## Requirements:
Copy each of the entries below word for word, keeping every line as it appears.

--- Start Supplied information ---

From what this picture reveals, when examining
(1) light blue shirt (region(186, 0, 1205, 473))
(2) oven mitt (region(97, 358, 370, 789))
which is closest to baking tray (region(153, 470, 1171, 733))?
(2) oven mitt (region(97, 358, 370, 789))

--- End Supplied information ---

## Reply to the exercise:
From what this picture reveals, when examining
(1) light blue shirt (region(186, 0, 1205, 473))
(2) oven mitt (region(97, 358, 370, 789))
which is closest to baking tray (region(153, 470, 1171, 733))?
(2) oven mitt (region(97, 358, 370, 789))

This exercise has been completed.